**Texto de estudio:**

Afirmar que la escritura tiene influencia sobre la sociedad puede ser considerado por muchos como una imperdonable exageración. Pero la escritura es nuestra memoria. Si pensamos en lo que llamamos historia, concluiremos que esta, la historia, existe como un tejido de hechos e interpretaciones en los libros que pueblan ese efímero universo, que denominamos el imaginario colectivo. Si después nos preguntamos en qué medida la historia escrita e interpretada nos condiciona, tenemos que afirmar que en realidad nuestras ideas y opiniones en gran parte provienen del pasado, que alguien las ha descrito y reescrito, no sólo una vez, sino cientos de veces y que estas ideas representan nuestra herencia cultural.

Somos parte de una narrativa que se reescribe constantemente y el contenido de nuestra memoria se entreteje con miles de historias que nos permiten pensar, comunicar, usar metáforas y reflexionar. Viviendo en otros países, con otras culturas, he descubierto a menudo que para entender lo que acontecía alrededor mío, tenía que sumergirme en una cultura que se había sedimentado en el tiempo y el espacio, determinando gestos, modos de ser, preferencias, costumbres y significados. Ser extranjero significa hablar otra lengua, pensar y ser definido por otros sentidos y significados, porque el mundo no es lo que ostensivamente indicamos, sino las asociaciones mentales que creamos ante un estímulo dado.

**Tarea A:**
¿Cómo se traduce al inglés esta oración del texto sobre la escritura y la memoria: «Pero la escritura es nuestra memoria.»?
**Tarea B:**
Según el texto sobre la escritura y la memoria, ¿qué significa ser extranjero?
**Tarea C:**
Completa la parte siguiente del texto sobre la escritura y la memoria con un párrafo que siga a su última oración.

(Registros de datos)

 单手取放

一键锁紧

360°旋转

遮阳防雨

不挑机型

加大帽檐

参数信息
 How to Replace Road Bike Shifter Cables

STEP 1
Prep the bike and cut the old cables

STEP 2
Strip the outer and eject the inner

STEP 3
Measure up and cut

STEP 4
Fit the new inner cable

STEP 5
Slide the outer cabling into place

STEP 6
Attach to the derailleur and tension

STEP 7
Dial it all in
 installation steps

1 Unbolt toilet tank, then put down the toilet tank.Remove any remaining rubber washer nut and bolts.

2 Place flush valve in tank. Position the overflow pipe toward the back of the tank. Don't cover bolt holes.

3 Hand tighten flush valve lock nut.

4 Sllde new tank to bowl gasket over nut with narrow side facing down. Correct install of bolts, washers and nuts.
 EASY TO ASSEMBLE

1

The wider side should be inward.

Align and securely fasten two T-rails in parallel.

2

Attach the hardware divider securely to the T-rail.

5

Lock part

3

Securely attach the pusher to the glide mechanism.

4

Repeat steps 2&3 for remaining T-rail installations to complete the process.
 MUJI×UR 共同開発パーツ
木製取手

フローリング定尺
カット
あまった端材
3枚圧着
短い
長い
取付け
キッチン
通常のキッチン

**Respuesta A:**
But writing is our memory.

**Respuesta B:**
Significa hablar otra lengua, pensar y ser definido por otros sentidos y significados.

**Respuesta C:**
A menudo me sorprende la ingenuidad con que las personas perciben el mundo, imaginándose que este es el mismo para todos sin sospechar que cada uno observa el mundo desde su punto de vista, desde su historia personal, que es parte de una cultura y ojos que notan, connotan, denotan y aprecian diferentes matices y sugestiones. Lo que se percibe no es el estímulo físico que nos golpea, sino el modo especifico y concreto con que reaccionamos a partir de las connotaciones que damos a ésta influencia.

Lo que vemos no es la realidad en sí, como se dice en filosofía, sino una interpretación de esa realidad exterior y que se transforma imperceptiblemente en realidad interiorizada y es en este proceso que surgen las diferencias y la diversidad cultural y subjetiva. La pregunta que incumbe entonces es de dónde surge ese universo interno que representa un prisma de lo que sucede alrededor de nosotros y la respuesta es de los conceptos, ideas, valores y actitudes, que sin saber hemos heredado y que visten la realidad de esa dimensión tan íntima, que hace nuestra realidad.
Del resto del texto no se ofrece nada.